• _任务要求_
#1 列出关于结寨自守的文段中出现的全部地名和寨名。
#2 根据关于结寨自守的文段回答下列问题：
(a) 北寨上安装了什么？
(b) 这些土炮能发射什么？
(c) 坻坞陈家坡发生过什么真事？
#3 请从关于结寨自守抗击刀客的文段最后一句之后接着往下写。

那里有压迫,那里就有反抗。既然指望不上政府,老百姓就只能靠自己。各地老百姓纷纷结寨自守,现在很多村落都有寨墙的遗迹,都是哪个时代的产物,光英豪街就有两处寨子筑有寨墙,一个北寨(原名叫意诚寨),一个南寨,北寨上还安装有两门大炮,说是大炮,其实就是两门土炮,能用火药发射铁砂和铁丸实弹,威力不大,但用来对付装备低劣小股刀客还是绰绰有余了。只要群众不害怕,应对得力,打败刀客也是有可能的,在坻坞陈家坡就发生过三兄弟打败三十多个刀客的真事。

• _列表内容_
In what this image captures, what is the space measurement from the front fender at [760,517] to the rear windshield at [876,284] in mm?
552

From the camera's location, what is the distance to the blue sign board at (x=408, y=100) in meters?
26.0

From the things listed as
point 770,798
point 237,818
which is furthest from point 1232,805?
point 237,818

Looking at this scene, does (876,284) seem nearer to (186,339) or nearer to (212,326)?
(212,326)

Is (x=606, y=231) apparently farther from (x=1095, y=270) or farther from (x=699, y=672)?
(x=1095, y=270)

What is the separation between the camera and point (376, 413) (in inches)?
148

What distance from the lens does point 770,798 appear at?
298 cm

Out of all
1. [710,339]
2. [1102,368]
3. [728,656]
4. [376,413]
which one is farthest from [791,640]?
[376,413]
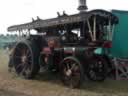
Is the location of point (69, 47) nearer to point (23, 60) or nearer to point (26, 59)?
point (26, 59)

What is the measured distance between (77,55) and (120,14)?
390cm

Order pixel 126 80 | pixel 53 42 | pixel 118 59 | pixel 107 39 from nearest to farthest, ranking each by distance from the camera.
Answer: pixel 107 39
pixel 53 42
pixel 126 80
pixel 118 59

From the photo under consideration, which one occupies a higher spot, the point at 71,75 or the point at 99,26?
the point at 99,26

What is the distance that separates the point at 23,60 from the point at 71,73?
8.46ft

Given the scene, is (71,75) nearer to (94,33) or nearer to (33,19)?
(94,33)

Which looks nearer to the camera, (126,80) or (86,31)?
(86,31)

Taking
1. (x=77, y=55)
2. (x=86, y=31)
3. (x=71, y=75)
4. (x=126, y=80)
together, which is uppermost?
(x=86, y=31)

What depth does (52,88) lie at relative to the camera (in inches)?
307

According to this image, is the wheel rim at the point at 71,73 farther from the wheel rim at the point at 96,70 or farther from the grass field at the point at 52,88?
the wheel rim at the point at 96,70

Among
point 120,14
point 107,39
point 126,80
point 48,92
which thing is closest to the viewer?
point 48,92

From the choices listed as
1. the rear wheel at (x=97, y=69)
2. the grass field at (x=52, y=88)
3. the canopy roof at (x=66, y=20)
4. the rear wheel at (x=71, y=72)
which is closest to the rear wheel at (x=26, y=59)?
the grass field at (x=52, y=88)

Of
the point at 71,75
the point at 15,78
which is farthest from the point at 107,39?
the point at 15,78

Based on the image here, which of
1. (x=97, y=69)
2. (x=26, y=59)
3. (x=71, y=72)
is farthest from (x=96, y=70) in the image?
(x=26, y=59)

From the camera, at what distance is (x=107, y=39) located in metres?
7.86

• _任务答案_
#1 英豪街、北寨（原名意诚寨）、南寨、坻坞陈家坡

#2
(a) 两门大炮，其实是两门土炮。
(b) 能用火药发射铁砂和铁丸实弹。
(c) 三兄弟打败了三十多个刀客。

#3
1943年,义马市韩沟村就有个流氓地痞,平日游手好闲,欺压乡邻,勾结土匪、打家劫舍,羡慕陈家坡百姓生活殷实,便生抢劫之心。他连结宜阳刀客头子谎称陈家坡藏匿义马大户人家金银细软无数,招集了三十多个喽啰在陈家坡南山集结,晚上抢劫陈家坡。这天下午,陈家坡的百姓陆陆续续发现了有许多可疑人员鬼鬼祟祟的在村子四周游荡。因为往常也有过刀客的骚扰侵犯,所以人们顿时警觉起来,大家做了一些准备,在院子里堆积了一些石头作为防御武器。当时庄户人家遇到小股刀客抢劫,只要从院子里向外投掷石块作为反击手段,刀客看到有所准备,一般都会知难而退,去寻找其他目标了。陈家坡人按照以往经验准备对付刀客劫掠,虽然做了一定的防御准备,堆积石头,加固大门等,却不了解这次刀客人数众多,装备也好,除了刀矛冷兵器外,还有一些土匪装备了土枪,气势汹汹有备而来。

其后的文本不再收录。